Éco-BusinessTable ronde

Marché. Quelle est la prévalence du «Made in China» au Maroc ?

Les importateurs des principaux constructeurs chinois présents sur le marché marocain ont développé leurs spécificités, lors d’une table ronde du Cercle des ÉCO, qui s’est tenue sous le thème «Automobile: Les marques chinoises en force». Adil Bennani, président de l’AIVAM, Achraf Hajjaji, DGA d’Auto Nejma et Saad Menioui, directeur de la marque Changan au Maroc, ont livré leur vision.

La marque Changan est la plus ancienne en Chine. Elle est entrée dans le top 15, l’an dernier, avec 2,5 millions de véhicules vendus à l’échelle internationale. Réputée pour sa qualité et sa fiabilité, elle compte plusieurs sous-marques, comme Deepal, Avatr et, principalement, Nevo qui sont celles des véhicules électriques et hybrides. Leur ambition est d’entrer dans le top 10 d’ici 2030 avec un objectif de vente de 5 millions de véhicules.

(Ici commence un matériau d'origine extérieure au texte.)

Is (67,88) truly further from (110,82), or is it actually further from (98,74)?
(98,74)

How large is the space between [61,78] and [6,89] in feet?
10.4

Ce potentiel a conduit Saad Menioui, à accepter de diriger la marque au Maroc, explique-t-il. La gamme sur notre marché comporte 4 véhicules 100% thermiques SUVB, STID et la citadine Sedan. Bientôt Changan lancera ses modèles électriques, et peut-être l’hybride aussi. La marque possède un point de vente à Casablanca, boulevard Moulay Slimane. Un deuxième showroom sera inauguré dans la même ville. L’ambition est d’en ouvrir dix d’ici 2025. Achraf Hajjaji, représentant du pionnier de la voiture électrique au Maroc, BYD, en avait considéré plusieurs autres. Il a choisi le n°1 mondial des véhicules à énergies renouvelables. BYD fabrique les deux tiers de ce parc mondial, elle est la quatrième capitalisation boursière de son secteur, derrière Tesla, Toyota et Mercedes.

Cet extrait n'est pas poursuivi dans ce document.